- What you will do: Please state the concentration of the aPKC inhibitor used in panel (f) of the figure legend.

- Given passage:
Figure 3: Daple regulates the interaction between Dvl and PKCλ in the activation of Rac.

(a, b) Lysates from HEK293T cells transfected with control (empty), Daple CT or Daple CTΔGCV were immunoprecipitated with either anti-Dvl2 (a) or anti-PKCλ (b) antibody. The precipitates and the total cell lysates (TCL) were analysed by western blot, using the indicated antibodies. (c) Lysates from HEK293T cells transfected with either control or Daple siRNA were immunoprecipitated with either anti-PKCλ antibody or normal mouse IgG. The precipitates and the TCL were analysed by western blot using the indicated antibodies. (d) Monolayers of confluent HEK293T cells that had been transfected with either control or Daple siRNA were serum-starved for 24 h and stimulated with Wnt5a (100 ng ml⁻¹). The monolayers were wounded and incubated for an additional 30 min. TCL were immunoprecipitated with Dvl2 antibody, followed by western blot analysis using the indicated antibodies. (e) Lysates from HEK293T cells transfected with myc-PKCλ, and either GST, GST-Daple CT, or GST-Daple CTΔGCV were precipitated with glutathione-Sepharose beads. The precipitates and the TCL were analysed by western blot, using the indicated antibodies. (f) HEK293T cells were transfected with either control plasmid or Daple CT, and were incubated in the absence or presence of the aPKC inhibitor, cell-permeable myristoylated aPKC pseudosubstrate, (20 μM) for 1 h. Rac activation was monitored by GST-PAK-PBD pull-down assays. The precipitates and the TCL were analysed by western blot, using the indicated antibodies. (g) HEK293T cells were serum-starved and incubated with Wnt5a either in the absence or presence of the aPKC inhibitor, followed by GST-PAK-PBD pull-down assays to monitor Rac activation. (h) TCL prepared from HEK293T cells transfected with control vector or Daple CT were analysed by western blot, using the indicated antibodies.

[Stored items]
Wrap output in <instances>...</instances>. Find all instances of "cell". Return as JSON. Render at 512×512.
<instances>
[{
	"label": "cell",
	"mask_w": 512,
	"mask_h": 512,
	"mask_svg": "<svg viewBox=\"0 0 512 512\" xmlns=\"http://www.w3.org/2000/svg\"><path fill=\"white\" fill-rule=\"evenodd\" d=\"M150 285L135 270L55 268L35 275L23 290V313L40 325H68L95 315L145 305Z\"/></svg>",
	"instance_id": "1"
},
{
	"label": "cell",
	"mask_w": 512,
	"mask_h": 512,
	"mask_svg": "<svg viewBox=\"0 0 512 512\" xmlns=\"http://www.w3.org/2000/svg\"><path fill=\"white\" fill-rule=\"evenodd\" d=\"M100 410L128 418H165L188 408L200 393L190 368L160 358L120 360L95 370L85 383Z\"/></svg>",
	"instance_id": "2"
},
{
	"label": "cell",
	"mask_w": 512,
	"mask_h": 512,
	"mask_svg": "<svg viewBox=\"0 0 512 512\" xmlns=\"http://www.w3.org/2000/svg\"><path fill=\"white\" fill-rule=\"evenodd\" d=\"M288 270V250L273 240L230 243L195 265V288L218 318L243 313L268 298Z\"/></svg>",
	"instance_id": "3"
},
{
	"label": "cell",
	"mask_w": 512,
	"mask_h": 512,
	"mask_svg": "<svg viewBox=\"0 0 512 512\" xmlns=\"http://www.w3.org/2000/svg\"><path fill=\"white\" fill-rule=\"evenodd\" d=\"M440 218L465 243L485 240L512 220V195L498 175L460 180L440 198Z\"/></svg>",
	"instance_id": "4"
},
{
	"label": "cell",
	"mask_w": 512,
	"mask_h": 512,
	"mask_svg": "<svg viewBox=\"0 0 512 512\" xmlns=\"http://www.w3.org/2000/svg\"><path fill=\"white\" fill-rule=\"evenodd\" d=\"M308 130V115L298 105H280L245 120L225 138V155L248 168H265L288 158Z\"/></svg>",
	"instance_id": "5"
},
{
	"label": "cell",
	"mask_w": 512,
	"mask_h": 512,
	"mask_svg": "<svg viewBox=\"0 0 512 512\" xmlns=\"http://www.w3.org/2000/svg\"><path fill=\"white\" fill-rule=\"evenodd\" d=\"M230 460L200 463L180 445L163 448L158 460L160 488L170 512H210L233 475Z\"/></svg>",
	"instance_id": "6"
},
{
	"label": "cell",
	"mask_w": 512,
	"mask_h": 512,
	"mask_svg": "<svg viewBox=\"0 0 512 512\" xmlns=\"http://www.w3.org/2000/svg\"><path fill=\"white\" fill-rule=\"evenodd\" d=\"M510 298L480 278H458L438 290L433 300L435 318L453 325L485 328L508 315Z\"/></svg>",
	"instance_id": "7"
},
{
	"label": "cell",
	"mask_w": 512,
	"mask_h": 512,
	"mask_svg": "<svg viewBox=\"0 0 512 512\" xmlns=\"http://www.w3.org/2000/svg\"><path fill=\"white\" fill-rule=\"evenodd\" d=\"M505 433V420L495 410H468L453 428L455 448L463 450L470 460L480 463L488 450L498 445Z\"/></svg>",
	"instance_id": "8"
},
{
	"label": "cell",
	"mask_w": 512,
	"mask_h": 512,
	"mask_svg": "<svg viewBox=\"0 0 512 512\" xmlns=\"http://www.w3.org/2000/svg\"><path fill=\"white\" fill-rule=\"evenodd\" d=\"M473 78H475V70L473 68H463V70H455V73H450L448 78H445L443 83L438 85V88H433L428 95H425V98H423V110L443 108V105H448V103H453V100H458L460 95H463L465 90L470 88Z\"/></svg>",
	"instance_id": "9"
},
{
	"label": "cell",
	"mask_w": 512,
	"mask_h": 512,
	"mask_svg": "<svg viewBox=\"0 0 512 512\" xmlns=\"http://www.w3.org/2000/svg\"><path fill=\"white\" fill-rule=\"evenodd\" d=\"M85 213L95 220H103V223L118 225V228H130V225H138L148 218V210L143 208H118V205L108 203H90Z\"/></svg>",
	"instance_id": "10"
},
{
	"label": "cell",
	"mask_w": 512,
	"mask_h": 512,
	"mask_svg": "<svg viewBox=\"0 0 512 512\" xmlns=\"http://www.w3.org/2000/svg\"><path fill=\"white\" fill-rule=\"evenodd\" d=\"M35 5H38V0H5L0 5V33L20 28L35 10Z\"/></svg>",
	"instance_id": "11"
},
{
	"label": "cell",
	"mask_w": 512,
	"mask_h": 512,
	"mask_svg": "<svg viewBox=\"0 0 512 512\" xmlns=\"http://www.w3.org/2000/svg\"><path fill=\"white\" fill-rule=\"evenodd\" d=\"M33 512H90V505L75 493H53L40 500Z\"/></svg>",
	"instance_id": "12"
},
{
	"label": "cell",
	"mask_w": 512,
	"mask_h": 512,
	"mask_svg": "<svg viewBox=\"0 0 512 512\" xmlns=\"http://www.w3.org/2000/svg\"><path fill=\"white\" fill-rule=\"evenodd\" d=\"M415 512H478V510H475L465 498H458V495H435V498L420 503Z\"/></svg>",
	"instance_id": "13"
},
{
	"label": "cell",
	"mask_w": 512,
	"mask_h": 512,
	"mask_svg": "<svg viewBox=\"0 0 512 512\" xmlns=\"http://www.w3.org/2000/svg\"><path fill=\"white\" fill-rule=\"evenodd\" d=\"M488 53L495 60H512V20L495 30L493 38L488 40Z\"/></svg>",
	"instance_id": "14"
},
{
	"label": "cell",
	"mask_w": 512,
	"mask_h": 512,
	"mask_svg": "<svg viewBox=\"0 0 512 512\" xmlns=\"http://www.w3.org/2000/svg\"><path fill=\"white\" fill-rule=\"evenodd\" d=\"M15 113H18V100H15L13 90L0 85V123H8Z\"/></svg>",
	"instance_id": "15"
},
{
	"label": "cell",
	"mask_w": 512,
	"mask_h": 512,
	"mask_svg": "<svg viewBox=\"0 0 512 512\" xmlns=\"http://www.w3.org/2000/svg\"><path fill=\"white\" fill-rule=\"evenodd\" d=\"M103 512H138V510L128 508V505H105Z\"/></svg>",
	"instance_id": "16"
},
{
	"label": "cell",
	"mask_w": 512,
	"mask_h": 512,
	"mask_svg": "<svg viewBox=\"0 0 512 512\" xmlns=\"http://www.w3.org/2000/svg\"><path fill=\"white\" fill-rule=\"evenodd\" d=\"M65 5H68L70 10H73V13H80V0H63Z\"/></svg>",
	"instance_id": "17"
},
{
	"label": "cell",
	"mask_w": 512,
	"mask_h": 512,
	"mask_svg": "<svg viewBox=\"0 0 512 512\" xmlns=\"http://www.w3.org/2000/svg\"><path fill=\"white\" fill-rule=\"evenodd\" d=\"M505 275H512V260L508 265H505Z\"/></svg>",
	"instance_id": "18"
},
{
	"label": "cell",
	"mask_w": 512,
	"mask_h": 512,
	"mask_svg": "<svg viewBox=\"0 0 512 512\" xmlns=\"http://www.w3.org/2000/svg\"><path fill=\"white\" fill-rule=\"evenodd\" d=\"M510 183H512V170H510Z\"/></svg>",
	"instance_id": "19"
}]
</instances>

- Result of this task: 20 μM.